» **Testo della pagina**
┄┄┄┄┄┄┄┄┄┄┄┄┄┄┄┄┄┄┄┄
La dicotomia migliore/peggiore
La discriminazione spirituale a danno delle donne era già in atto molto prima del buddismo, in epoca vedica. Anche le donne contribuirono alla stesura dei Veda, secondo il guru di Ananda Marga, Anandamurti. Egli racconta che alle donne, così come ai membri delle caste inferiori, non era permesso ripetere i mantra vedici, per esempio il mantra aum. “Né era permesso loro, per quanto colte, di ascoltare tali canti sacri; e si insegnava loro che, per quanto una donna potesse essere spiritualmente avanzata, doveva comunque rinascere come uomo per poter raggiungere la liberazione. Questo tipo di propaganda fu diffusa a lungo da opportunisti.”
Le interpretazioni distorte persistono ancor oggi e anche in Occidente. Le differenze vengono tradotte in una dicotomia ‘migliore/peggiore’ che nuoce all’insegnamento dello yoga. Questo vale, per esempio, per la ghiandola paratiroidea, che è meno sviluppata nelle donne (Singh 1998: 146). Ma, se la struttura ghiandolare delle donne è diversa da quella degli uomini, devono esserci delle pratiche yogiche specializzate per la yogini. Specialmente in Occidente, dove buona parte degli studenti di yoga sono donne, le differenze dovrebbero essere trattate in maniera costruttiva e pratica.
Analogamente vi è una carenza di modelli per una pratica spirituale specializzata al femminile. Lo yoga è una scienza sperimentale. La conoscenza di questo sistema ci è stata tramandata dagli antichi rishi, che osservarono gli effetti di vari cibi, posizioni e tecniche di meditazione sul proprio corpo e sulla propria mente. Sarebbe ragionevole che le aspiranti facessero riferimento alle scoperte di yogini avanzate per comprendere la propria pratica e per esserne guidate. Ma dove sono queste yogini? Ancora una volta, la condizione secolare delle donne ha effetti profondi sulla nostra vita spirituale. In molte società le donne non erano libere di errare attraverso il paese, dedicandosi alla ricerca spirituale: venivano invece praticamente vendute in matrimonio. Anche le poche yogini che sono riuscite a sfuggire a questa schiavitù, o che sono state aiutate dai mariti nella loro pratica spirituale, non hanno lasciato resoconti della loro vita facilmente accessibili come la Autobiografia di uno yogi di Yogananda o come La mia vita con i maestri himalayani di Swami Rama.
┄┄┄┄┄┄┄┄┄┄┄┄┄┄┄┄┄┄┄┄
» **Il tuo obiettivo**
Riprendi il testo sulle donne nella pratica dello yoga e proseguilo dopo la sua ultima frase.

» **Dati raccolti**
┄┄┄┄┄┄┄┄┄┄┄┄┄┄┄┄┄┄┄┄
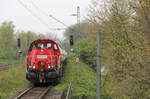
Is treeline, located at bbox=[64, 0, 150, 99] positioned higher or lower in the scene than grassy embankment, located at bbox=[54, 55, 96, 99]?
┄┄┄┄┄┄┄┄┄┄┄┄┄┄┄┄┄┄┄┄
» **Risultato**
Non sorprende che rituali pagani abbiano acquistato una crescente popolarità a partire dagli anni Sessanta, in quanto celebrano la natura misteriosa della forma e della sessualità femminile. Le donne tornano a essere elevate al livello delle matriarche, il ciclo mestruale torna a essere visto come un legame con i ritmi della natura e dell’universo, una simbiosi con il ciclo della luna, e il ruolo della donna torna a essere quello di donatrice della vita. I riti della fecondità celebrano le donne come espressione della forza vitale e perciò come esseri intensamente mistici e spirituali. Questa dev’essere stata una vera rivelazione per le donne della passata generazione, ancora sotto l’impatto della teoria freudiana, che le considerava come ‘maschi isterici’ e che vedeva nell’utero la fonte delle psicosi. Non sorprende che molte donne si siano avvicinate a riti pagani di ogni genere per affermare la propria sessualità e per sfuggire a dottrine religiose maschiliste e a organizzazioni dominate dai maschi. Ciò nonostante, per la yogini devota, il problema di trovare insegnamenti e un modello di comportamento spirituale femminile rimane.
La biografia di Tenzin Palmo narra la sua personale inchiesta sulla condizione delle ricercatrici donne e il suo tentativo di trasformare la faccia maschile del buddismo tibetano. Tenzin Palmo intende fondare un monastero dedicato all’eccellenza spirituale femminile: “un luogo che non solo educhi le donne al dogma religioso, ma le trasformi in yogini, donne che hanno realizzato la verità interiore.” Quel monastero resusciterà le speciali pratiche inventate da Rechungpa, una discepola di Milarepa, e messe in atto dalle yogini Togdenma per aiutare le donne a raggiungere lo stato di Buddha. Queste iniziative, insieme alla determinazione esplicitamente dichiarata da Tenzin Palmo a raggiungere l’illuminazione in un corpo femminile, sono di grandissimo beneficio nell’ispirare altre donne che intraprendono il cammino spirituale.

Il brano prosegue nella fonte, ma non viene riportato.